(What is expected)
Write out each line of the material below once more, exactly as it appears.
......
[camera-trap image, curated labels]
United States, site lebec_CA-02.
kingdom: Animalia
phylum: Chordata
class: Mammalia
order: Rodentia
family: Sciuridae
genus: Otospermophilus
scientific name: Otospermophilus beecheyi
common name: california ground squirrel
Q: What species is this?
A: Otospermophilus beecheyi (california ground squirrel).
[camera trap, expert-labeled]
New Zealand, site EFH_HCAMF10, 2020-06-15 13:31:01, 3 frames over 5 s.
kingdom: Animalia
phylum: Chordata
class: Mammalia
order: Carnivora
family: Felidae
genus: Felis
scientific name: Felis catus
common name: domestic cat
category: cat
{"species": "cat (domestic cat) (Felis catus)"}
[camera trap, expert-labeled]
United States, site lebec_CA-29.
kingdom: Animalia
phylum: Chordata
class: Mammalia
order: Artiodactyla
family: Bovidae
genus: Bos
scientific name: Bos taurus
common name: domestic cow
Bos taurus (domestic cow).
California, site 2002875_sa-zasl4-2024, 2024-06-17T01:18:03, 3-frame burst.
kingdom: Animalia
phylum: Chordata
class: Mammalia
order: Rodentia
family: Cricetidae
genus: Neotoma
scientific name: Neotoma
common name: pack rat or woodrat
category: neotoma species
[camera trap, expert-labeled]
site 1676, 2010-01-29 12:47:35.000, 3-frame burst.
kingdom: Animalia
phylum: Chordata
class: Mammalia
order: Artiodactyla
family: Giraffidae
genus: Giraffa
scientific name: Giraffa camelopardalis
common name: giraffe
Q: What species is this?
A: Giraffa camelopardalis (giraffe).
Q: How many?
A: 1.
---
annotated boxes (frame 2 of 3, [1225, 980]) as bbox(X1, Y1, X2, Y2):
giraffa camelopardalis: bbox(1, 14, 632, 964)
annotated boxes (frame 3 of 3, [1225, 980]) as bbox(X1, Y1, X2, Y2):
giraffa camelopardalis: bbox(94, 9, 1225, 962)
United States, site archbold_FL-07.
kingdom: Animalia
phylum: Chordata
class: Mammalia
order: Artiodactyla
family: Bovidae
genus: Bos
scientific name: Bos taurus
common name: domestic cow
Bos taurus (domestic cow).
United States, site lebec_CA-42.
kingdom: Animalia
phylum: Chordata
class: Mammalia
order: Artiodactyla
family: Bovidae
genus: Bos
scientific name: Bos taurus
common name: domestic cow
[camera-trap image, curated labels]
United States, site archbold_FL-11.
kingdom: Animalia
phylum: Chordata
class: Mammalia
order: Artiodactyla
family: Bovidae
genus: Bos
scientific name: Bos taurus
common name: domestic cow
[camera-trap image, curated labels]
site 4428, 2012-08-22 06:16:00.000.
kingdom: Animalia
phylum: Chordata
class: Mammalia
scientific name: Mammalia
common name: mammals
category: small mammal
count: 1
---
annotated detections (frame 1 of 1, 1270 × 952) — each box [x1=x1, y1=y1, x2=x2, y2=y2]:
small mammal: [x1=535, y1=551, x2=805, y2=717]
......
(Answer to this task)
[camera-trap image, curated labels]
United States, site lebec_CA-02.
kingdom: Animalia
phylum: Chordata
class: Mammalia
order: Rodentia
family: Sciuridae
genus: Otospermophilus
scientific name: Otospermophilus beecheyi
common name: california ground squirrel
Q: What species is this?
A: Otospermophilus beecheyi (california ground squirrel).
[camera trap, expert-labeled]
New Zealand, site EFH_HCAMF10, 2020-06-15 13:31:01, 3 frames over 5 s.
kingdom: Animalia
phylum: Chordata
class: Mammalia
order: Carnivora
family: Felidae
genus: Felis
scientific name: Felis catus
common name: domestic cat
category: cat
{"species": "cat (domestic cat) (Felis catus)"}
[camera trap, expert-labeled]
United States, site lebec_CA-29.
kingdom: Animalia
phylum: Chordata
class: Mammalia
order: Artiodactyla
family: Bovidae
genus: Bos
scientific name: Bos taurus
common name: domestic cow
Bos taurus (domestic cow).
California, site 2002875_sa-zasl4-2024, 2024-06-17T01:18:03, 3-frame burst.
kingdom: Animalia
phylum: Chordata
class: Mammalia
order: Rodentia
family: Cricetidae
genus: Neotoma
scientific name: Neotoma
common name: pack rat or woodrat
category: neotoma species
[camera trap, expert-labeled]
site 1676, 2010-01-29 12:47:35.000, 3-frame burst.
kingdom: Animalia
phylum: Chordata
class: Mammalia
order: Artiodactyla
family: Giraffidae
genus: Giraffa
scientific name: Giraffa camelopardalis
common name: giraffe
Q: What species is this?
A: Giraffa camelopardalis (giraffe).
Q: How many?
A: 1.
---
annotated boxes (frame 2 of 3, [1225, 980]) as bbox(X1, Y1, X2, Y2):
giraffa camelopardalis: bbox(1, 14, 632, 964)
annotated boxes (frame 3 of 3, [1225, 980]) as bbox(X1, Y1, X2, Y2):
giraffa camelopardalis: bbox(94, 9, 1225, 962)
United States, site archbold_FL-07.
kingdom: Animalia
phylum: Chordata
class: Mammalia
order: Artiodactyla
family: Bovidae
genus: Bos
scientific name: Bos taurus
common name: domestic cow
Bos taurus (domestic cow).
United States, site lebec_CA-42.
kingdom: Animalia
phylum: Chordata
class: Mammalia
order: Artiodactyla
family: Bovidae
genus: Bos
scientific name: Bos taurus
common name: domestic cow
[camera-trap image, curated labels]
United States, site archbold_FL-11.
kingdom: Animalia
phylum: Chordata
class: Mammalia
order: Artiodactyla
family: Bovidae
genus: Bos
scientific name: Bos taurus
common name: domestic cow
[camera-trap image, curated labels]
site 4428, 2012-08-22 06:16:00.000.
kingdom: Animalia
phylum: Chordata
class: Mammalia
scientific name: Mammalia
common name: mammals
category: small mammal
count: 1
---
annotated detections (frame 1 of 1, 1270 × 952) — each box [x1=x1, y1=y1, x2=x2, y2=y2]:
small mammal: [x1=535, y1=551, x2=805, y2=717]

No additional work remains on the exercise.